Things We Do for No Reason: Hospitalization for the Evaluation of Patients with Low-Risk Chest Pain
© 2018 Society of Hospital Medicine
The “Things We Do for No Reason” (TWDFNR) series reviews practices that have become common parts of hospital care but may provide little value to our patients. Practices reviewed in the TWDFNR series do not represent “black and white” conclusions or clinical practice standards, but are meant as a starting place for research and active discussions among hospitalists and patients. We invite you to be part of that discussion. https://www.choosingwisely.org/

Chest pain is one of the most common complaints among patients presenting to the emergency department. Moreover, at least 30% of patients who present with chest pain are admitted for observation, and >70% of those admitted with chest pain undergo cardiac stress testing (CST) during hospitalization. Several clinical risk prediction models have validated evaluation processes for managing patients with chest pain, helping to identify those at a low risk of major adverse cardiac events. Among these, the Thrombolysis in Myocardial Infarction or HEART score can identify patients safe to be discharged with outpatient CST within 72 h. It is unnecessary to hospitalize all low-risk patients for cardiac testing because it may expose them to needless risk and avoidable care costs, with little additional benefit.
CLINICAL SCENARIO
A 60-year-old man with a history of osteoarthritis and depression presented to our emergency department (ED) with a 1-month history of left-sided chest pain that was present both at rest and exertion. There were no aggravating or relieving factors for the pain and no associated shortness of breath, diaphoresis, nausea, or lightheadedness. He smoked a half pack of cigarettes daily for 5 years in his twenties. The patient was taking aspirin 81 mg daily and paroxetine 40 mg daily, which he had been taking for 10 years. There was a family history of coronary artery disease in his mother, father, and sister. On examination, he was afebrile, with a blood pressure of 138/78 mm Hg and a heart rate of 62 beats/min; he appeared well, with no abnormal cardiopulmonary findings. Investigation revealed a normal initial troponin I level (<0.034 mg/mL) and normal electrocardiogram (ECG) with normal sinus rhythm (75 beats/min), normal axis, no ST changes, and no Q waves. He was therefore admitted to the hospital for further evaluation.
BACKGROUND
Each year, >7 million patients visit ED for chest pain in the United States,1 with approximately 13% diagnosed with acute coronary syndromes (ACSs).2 Over 30% of patients who present to ED with chest pain are hospitalized for observation, symptom evaluation, and risk stratification.3 In 2012, the mean Medicare reimbursement cost was $1,741 for in-hospital observation,4 with up to 70% of admitted patients undergoing cardiac stress testing (CST) before discharge.5
WHY YOU MIGHT THINK HOSPITALIZATION IS HELPFUL FOR THE EVALUATION OF LOW-RISK CHEST PAIN
A scientific statement by the American Heart Association in 2010 recommended that patients considered to be at low risk for ACS after initial evaluation (based on presenting symptoms, past history, ECG findings, and initial cardiac biomarkers) should undergo CST within 72 h (preferably within 24 h) of presentation to provoke ischemia or detect anatomic coronary artery disease.6 Early exercise treadmill testing as part of an accelerated diagnostic pathway can also reduce the length of stays (LOS) in hospital and lower the medical costs.7 Moreover, when there is noncompliance or poor accessibility, failure to pursue early exercise testing in a hospital could result in a loss of patients to follow-up. Hospitalization for testing through accelerated diagnostic pathways may improve access to care and reduce clinical and legal risks associated with a major adverse cardiac event (MACE).
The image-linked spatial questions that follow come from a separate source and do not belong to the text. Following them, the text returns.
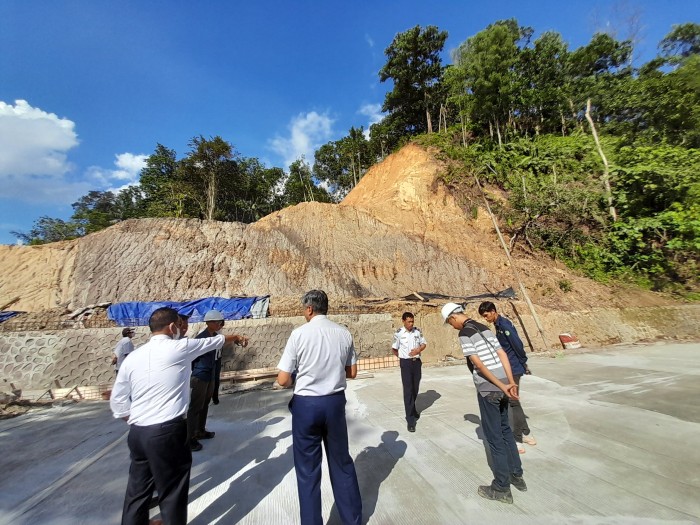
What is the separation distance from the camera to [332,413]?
2225 mm

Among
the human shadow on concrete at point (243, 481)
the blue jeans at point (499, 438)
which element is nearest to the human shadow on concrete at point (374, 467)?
the human shadow on concrete at point (243, 481)

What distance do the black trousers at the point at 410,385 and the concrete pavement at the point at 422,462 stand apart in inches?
9.6

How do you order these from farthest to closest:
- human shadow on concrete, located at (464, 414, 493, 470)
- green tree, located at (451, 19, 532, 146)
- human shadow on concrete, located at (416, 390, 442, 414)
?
green tree, located at (451, 19, 532, 146) < human shadow on concrete, located at (416, 390, 442, 414) < human shadow on concrete, located at (464, 414, 493, 470)

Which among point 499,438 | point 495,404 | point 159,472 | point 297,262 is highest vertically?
point 297,262

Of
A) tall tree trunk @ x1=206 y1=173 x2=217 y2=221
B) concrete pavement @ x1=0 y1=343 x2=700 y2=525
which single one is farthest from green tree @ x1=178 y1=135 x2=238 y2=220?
concrete pavement @ x1=0 y1=343 x2=700 y2=525

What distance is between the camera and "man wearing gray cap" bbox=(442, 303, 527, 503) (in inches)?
106

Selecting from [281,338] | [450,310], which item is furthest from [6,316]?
[450,310]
WHY HOSPITALIZATION FOR THE EVALUATION OF LOW-RISK CHEST PAIN IS UNNECESSARY FOR MANY PATIENTS
Clinical Risk Prediction Models
When a patient initially presents with chest pain, it should be determined if the symptoms are related to ACS or some other diagnosis. Hospitalization is required for patients with ACS but may not be for those without ACS and those with a low risk of inducible ischemia. Clinical risk scores and risk prediction models, such as the Thrombolysis in Myocardial Infarction (TIMI) and HEART scores, have been used in accelerated diagnostic protocols to determine a patient’s likelihood of having ACS. Several large trials of these clinical risk prediction models have validated the processes for evaluating patients with chest pain.